**Page text**
DOORWAY OF THE MONASTERY OF S. BENEDICT (SAGRO SPECO) AT SUBIACO
See interleaf, pages [82] and [86].

No one can understand the disposition of the Italian in any part of the peninsula who does not appreciate in it a certain mildness—something expressed by the Italian mitezza but not by our English meekness—which preserves him from excesses from which other peoples are not free. The Romans of antiquity boasted no such sentiments; from that cruel period there has come down to us one story of humanity—the humanity of a dog; the compassion shown by a dog for one of a group of victims executed in the neighbouring Mamertine prison, and callously thrown out upon the steps of the highway of civilisation—the Roman Forum. But as a population the Romans of the modern city are not cruel.

If you look in upon the Roman as he watches the public torture of prisoners in the first part of last century you will have the story in brief of his irresponsibility, his unstrenuous attitude towards all such matters. He shrieks with delight at the writhings of the victims, but will shout with pleasure if one of them succeeds in making good his escape. Little has been done to instruct the spirit of the ignorant Roman, yet few such scenes of repulsive cruelty to animals as Naples and Florence present are to be laid at his door; and the best of the population need fear no competitors in human and merciful sentiment. What the country cries out for is for these better sentiments to have the force of a public opinion—a civilising agent as yet completely absent in Italy. No force in the country helps the Italian to that "self-reverence" the lack of which Mrs. Barrett Browning discerned in him. Nowhere in Europe is callousness to human life so great;[6] nowhere in Europe, writes an enlightened Italian priest, is there so much cruelty to animals as here; yet so unaccustomed are the people to that best form of moral education—moral suasion—a gradual civilising of spirit, that they are incapable of putting two and two together, and still urge the ignorant argument that if you inculcate humanity to animals while there is so much to be done for men, you are somehow wronging the latter; they suggest, apparently, that by kicking a dog you are somehow helping a baby. It is to be hoped that the thesis of the priest above quoted, that the protection of animals is a real means of education, may be accepted boldly by the better clergy now that Leo. XIII. has called such protection altamente umano e cristiano. Visitors are outraged by the disgusting cruelties which even the children in Italy are the first to practise, and no amount of sophistry will make them believe that such conduct is decent in the superior animal. That secular Italy will be obliged to take up the subject is certain, and one hopes that then the clergy will return to the simpler spontaneous religious feeling of the country—marred by scholastic dogmas—which gave a patron saint to the lesser creation, and which still places in every stable and cattle-shed of Umbria the image of "S. Antony, protector of animals."

**Supplied data**

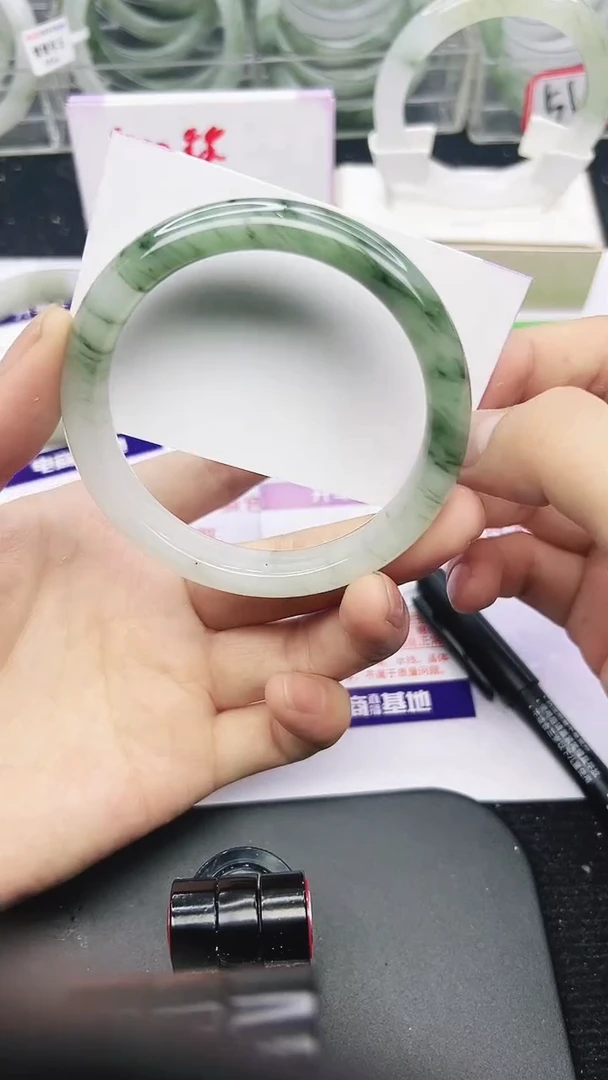 未镶嵌手镯石英质玉46-59/60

**What you will do**
- 1) Decide whether each statement agrees with the passage on the Roman temperament above: (a) it calls the Romans of the modern city a cruel population; (b) it says Leo XIII described the protection of animals as "altamente umano e cristiano"; (c) it says an image of S. Antony stands in every stable and cattle-shed of Umbria. For each, answer yes or no and quote the words of the passage that decide it.
- 2) Pick up the passage on the Roman temperament after its last sentence and write what follows.

**Written answers**
- 1)
(a) No: "But as a population the Romans of the modern city are not cruel."
(b) Yes: "now that Leo. XIII. has called such protection altamente umano e cristiano."
(c) Yes: "which still places in every stable and cattle-shed of Umbria the image of "S. Antony, protector of animals.""

- 2)
Law and Justice

Those who know what it is to feel "righteous indignation" must suffer in a country where justice is not understood and not appreciated by any one. The Italians still know how to make laws, and legislation here is ahead not only of the sentiment of the country but of the laws of most European peoples—what they have forgotten is how to administer them. It is no exaggeration to say that at present Italian tribunals exist for the sake of the criminal; absurd "extenuating circumstances," which can hardly be taken seriously, are always forthcoming, and as a distinguished Italian declared in the Senate the guilty man here must indeed be an unfortunate wretch (un povero disgraziato) if he cannot manage to escape a condemnation. In place of the inexorable penalty which would alone meet the case in a land where lawlessness has prescriptive rights and where capital punishment does not exist, there is a pleasing uncertainty about all penalties. With a poor sense of humour as conspicuous as the poor sense of justice, a bench of judges will gravely listen to a succession of false witnesses, vulgar perjurers, mere play-actors, who spring up hydra-headed in support of every villain or rascal, be the matter a murder or an affair of two francs.

The terrorisation exercised by the knife and the vendetta has caused the Roman for centuries to enter into a shell of reserve; if an assassination takes place—in broad daylight or in the dark, it does not matter—no one sees it; the guardia arrives round the corner in time to make the "legal verifications" as soon as the misdeed is safely accomplished, and if the victim shrieked first neither he nor any one else happened to hear it. The desire to live in peace, seeing nothing, hearing nothing, making no enemies, has affected a whole people—with the result that the protected person is the malefactor. The more audacious he is, the more he affects in the city the allures of the brigand, the more successful he will be in evading the law, in gaining the support rendered by the silence or the false witness of all who encounter him. The people, writes Aristide Gabelli, "seek by silence and dissimulation their own safety rather than the public safety at their own proper peril." The consequence is, of course, that there is not the least co-operation with the law. The Roman, indeed, feels humiliated by the necessity for seeking its aid; government and law are abhorrent to him, and he alludes to the former as "questo porco di governo"—if you are unable to defend yourself the alternative is not the arm of the law but to stop at home.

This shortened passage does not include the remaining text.